I. 38.0° · 1019 hPa · 06:14 UTC

The Charged
Moment Before

A field study in the meteorology of anticipation.

“The forecaster lives in a permanent dusk — never quite in the night of ignorance, never quite in the day of certainty.”

Yesang — 예상 — is the Korean word for the act of looking forward into a fog. Not prediction, exactly. Not expectation, exactly. Something quieter: the held breath between the question and its answer, when probability is still a curve and not yet a point.

This site is a slow descent through that dusk. Five forecast zones, each cataloguing an instrument by which we measure what hasn't happened yet. Begin where the barometer begins: at standard pressure, on a still morning, with the needle waiting for news from the sky.

Confidence0.42
Varianceσ² = 0.117
Horizon72 hr
II. 42.7° · 1004 hPa · 11:38 UTC

A Cumulative
Theory of Hope

On the curve that gathers all small possibilities into one.

The cumulative distribution function does not promise any single outcome. It promises only the rising tide of accumulated possibility — the integrated weight of every smaller chance, summed against the horizon.

When a forecaster says “a sixty percent chance of rain by evening,” she is reading a CDF: the area beneath a curve that climbs from zero to one across the interval of a day. The curve is steepest where conviction is sharpest. It flattens where the sky is honest about its own opacity.

“Hope, properly understood, is a CDF that has not yet reached its asymptote.”

F(x)0.617
Slopedƒ/dx = 1.4
Frontwarm ↑
III. 44.1° · 998 hPa · 16:02 UTC

The Width
of an Honest Forecast

Why a confidence interval is a kind of humility, drawn.

Every honest forecast is two curves: the one we hope for, and the one we admit to. Together they bracket a band of plausible weather — the ninety-five percent confidence interval, the territory in which the truth, when it arrives, will most likely have been hiding all along.

The narrower the band, the more boldly we predict. The wider the band, the more we have learned to respect what we do not know. A forecast with no band at all is not a forecast. It is a prophecy — and prophets, as the meteorologist will tell you, almost never carry barometers.

“A confidence interval is the only form of certainty a careful person is allowed.”

CI lower0.41
CI upper0.78
Width0.37
IV. 46.3° · 991 hPa · 19:47 UTC

When New Evidence
Bends the Curve

A short essay on Bayes, and on changing one’s mind in good weather.

The Bayesian forecaster begins not with a clean slate but with a prior — a posture, a guess, a curve already drawn from yesterday’s data. Then the morning arrives, and the morning has news. A pressure drop. A wind shift. A line of cloud the forecaster did not expect.
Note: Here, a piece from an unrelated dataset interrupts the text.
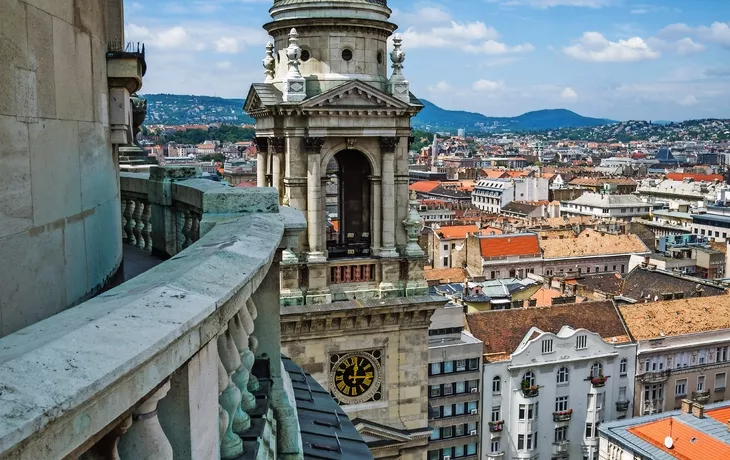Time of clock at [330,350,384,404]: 12:16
The posterior is what the curve becomes after the news. Sometimes it sharpens. Sometimes it slides. Sometimes it inverts — the warm front becomes cold, the cold becomes warm, and the entire prediction has to be drawn again, this time in a steadier hand. To update a posterior is not to admit defeat; it is to keep faith with the data.

“A mind that cannot move its posterior is not a mind. It is a barometer with a stuck needle.”

Prior μ0.50
Posterior μ0.71
KL div.0.083
V. 48.0° · 985 hPa · 23:59 UTC

The Horizon,
Finally Arrived

Where the curve collapses to a single, definite point.

And then, eventually, the day ends and the truth arrives. The curve, which an hour ago had width and shading and gentle slopes, becomes what it always promised to become: a single value, a single observation, a single moment in time recorded by a single instrument and entered, in faint pencil, into a logbook.

The forecaster closes the day’s journal. Tomorrow there will be a new prior, drawn from this evening’s posterior, and the slow weather of expectation will begin again. Yesang. The space between prediction and outcome is not a flaw in our knowledge. It is the place where our knowledge actually lives.

“Forecast verified. The curve, having served, retires.”